Company name, branding, and marketing
- The “PostHog” name sparks a side thread: confusion over “hog” implying pig vs hedgehog, mention of off-color internet slang, and debate over whether the name is weird or clever.
- Some note the name and DeskHog both generate a lot of free publicity and help the company look like a fun place to work, which is recognized as effective marketing.
Hardware, capabilities, and “Can it play Doom?”
- The core is an ESP32-S3 board; people immediately ask if it can run Doom.
- References are shared to ESP32 Doom ports and Retro-Go/PrBoom; consensus is it’s technically possible but may need RAM/storage tweaks and likely compromises (e.g., no sound).
- Commenters praise the ESP32-S3 as a strong, modern microcontroller that’s approachable for hobbyists.

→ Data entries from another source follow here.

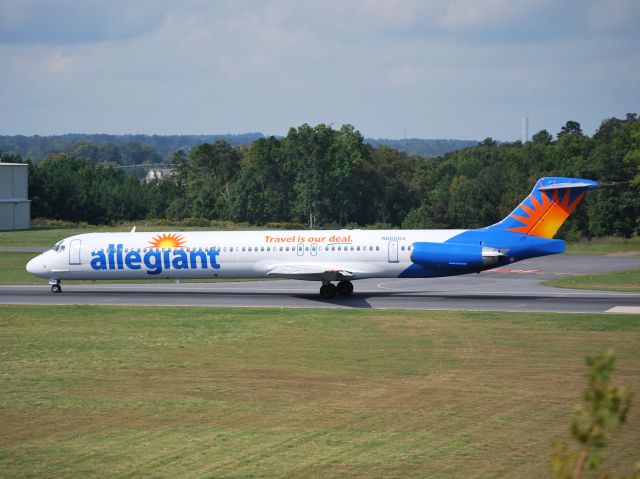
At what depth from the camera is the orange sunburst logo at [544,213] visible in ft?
123

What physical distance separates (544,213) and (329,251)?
9123 mm

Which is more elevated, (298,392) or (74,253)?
(74,253)

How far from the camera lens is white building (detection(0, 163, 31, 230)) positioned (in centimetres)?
9294

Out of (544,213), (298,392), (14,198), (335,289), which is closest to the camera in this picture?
(298,392)

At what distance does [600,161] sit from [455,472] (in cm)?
7501

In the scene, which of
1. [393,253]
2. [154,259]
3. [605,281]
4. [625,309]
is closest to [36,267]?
[154,259]

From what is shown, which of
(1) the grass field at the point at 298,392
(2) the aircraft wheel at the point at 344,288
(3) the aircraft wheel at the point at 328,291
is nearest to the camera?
(1) the grass field at the point at 298,392

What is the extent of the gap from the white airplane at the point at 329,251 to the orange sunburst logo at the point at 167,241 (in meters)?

Usefulness, size, and aesthetics
- Several criticize the 1.14" screen as too small for dashboards or games, and some call the hardware ugly. Others wish for an e-paper or “Pro” version with a better display.
- A few defend it as a toy where “being fun” is enough, but critics argue even toys need compelling activities.
Hardware accessibility and rebranding concerns
- Multiple comments celebrate how easy hardware tinkering has become (ESP32, Arduino, MicroPython) and predict more software companies will ship hardware experiments and swag.
- One critical thread objects that DeskHog is essentially a branded enclosure around an off-the-shelf Adafruit dev board, and finds the marketing language (“we included an I²C port”) somewhat misleading.
Adjacent ideas and alternatives
- Discussions veer into macropads/stream decks, smart LED/status displays, small ESP32 gadgets, AI-powered “rubber duck” debugging toys, and similar hackable devices with larger or different displays.